Task requirements
Where in the material does the word "scientific" appear? Copy each line that has it.
[Input records]
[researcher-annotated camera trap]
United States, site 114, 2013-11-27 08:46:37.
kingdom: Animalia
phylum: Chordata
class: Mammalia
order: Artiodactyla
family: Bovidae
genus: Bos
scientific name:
[/Input records]
[Input records]
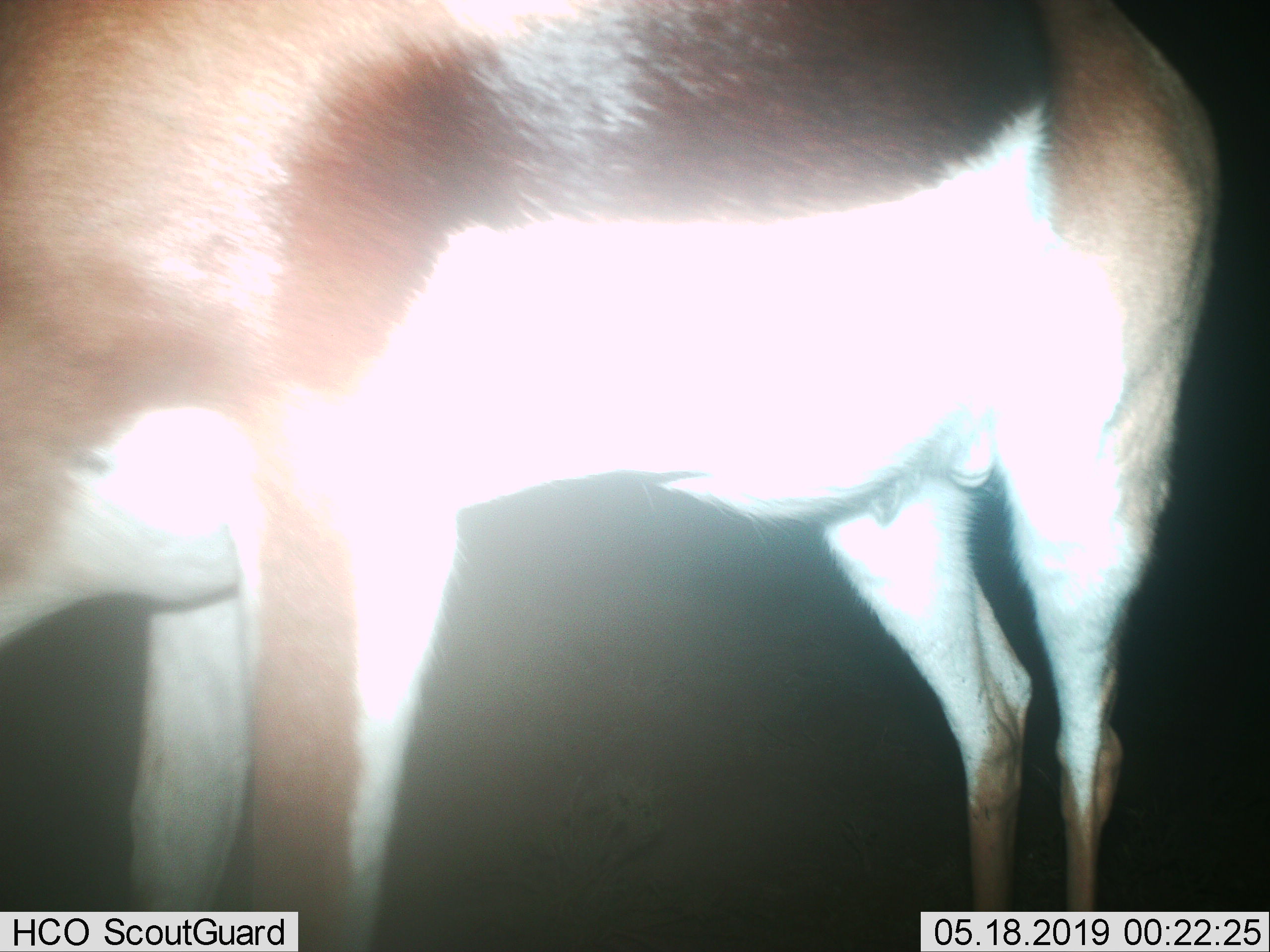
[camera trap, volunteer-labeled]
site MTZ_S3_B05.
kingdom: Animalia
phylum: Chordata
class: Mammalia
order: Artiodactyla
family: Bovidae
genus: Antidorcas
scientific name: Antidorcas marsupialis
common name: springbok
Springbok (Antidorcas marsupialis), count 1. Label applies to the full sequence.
[/Input records]
[Input records]
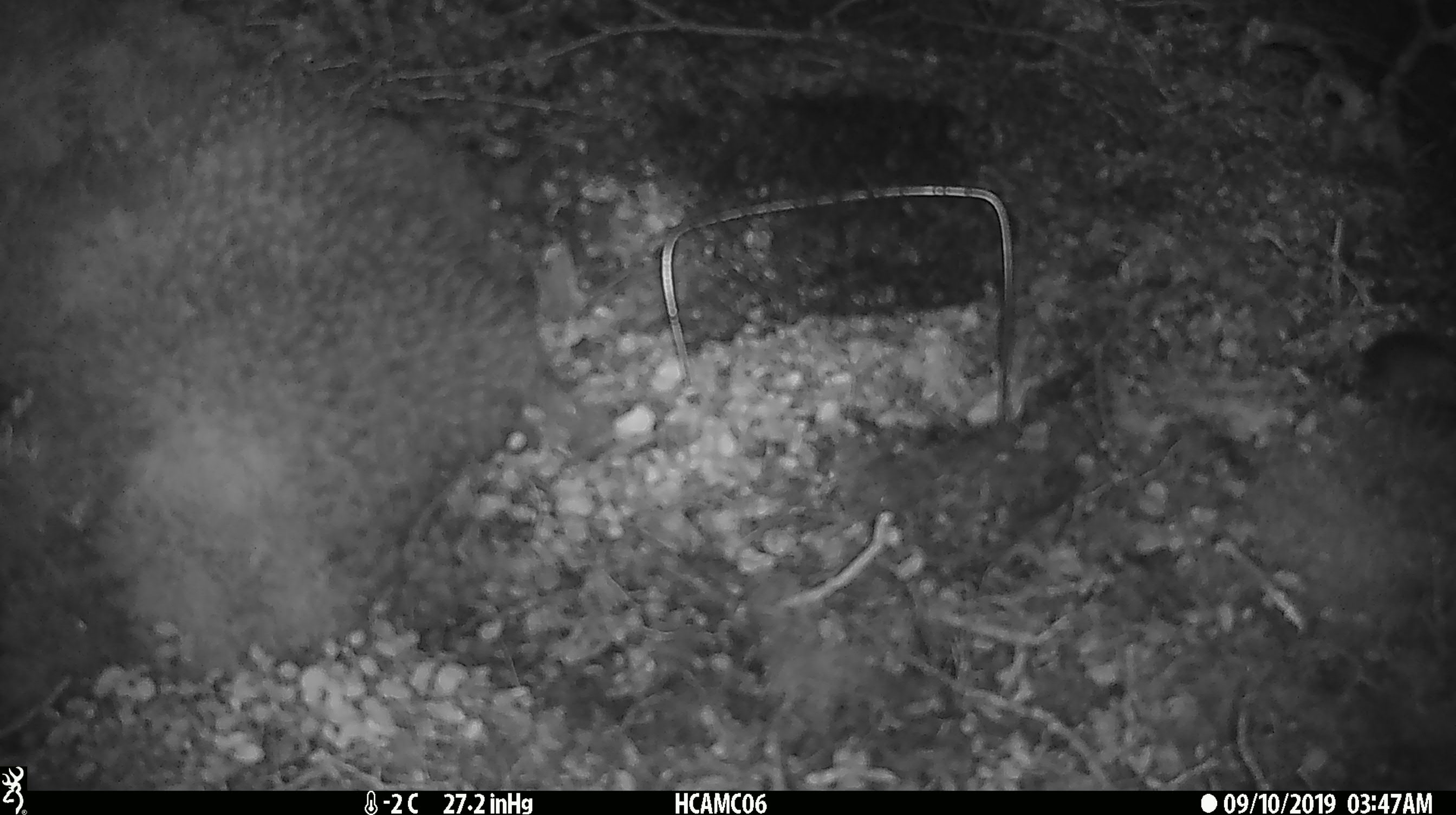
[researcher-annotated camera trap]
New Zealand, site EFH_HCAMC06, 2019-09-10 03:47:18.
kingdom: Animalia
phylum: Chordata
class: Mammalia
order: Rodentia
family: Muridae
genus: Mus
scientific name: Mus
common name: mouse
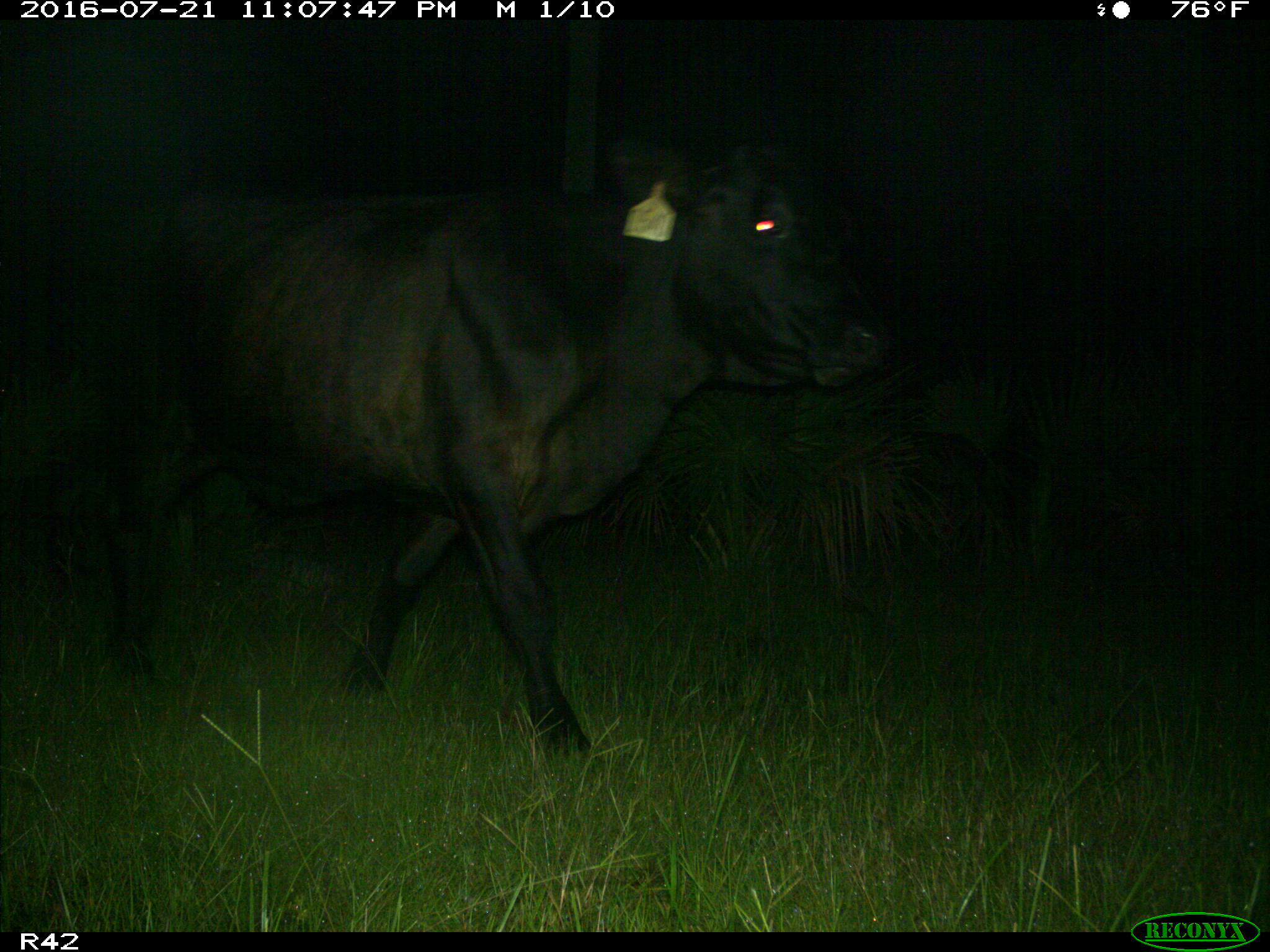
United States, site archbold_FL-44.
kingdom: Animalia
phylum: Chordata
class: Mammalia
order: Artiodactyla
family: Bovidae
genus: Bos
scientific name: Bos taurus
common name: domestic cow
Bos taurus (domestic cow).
[/Input records]
Solution for this task
scientific name:
scientific name: Antidorcas marsupialis
scientific name: Mus
scientific name: Bos taurus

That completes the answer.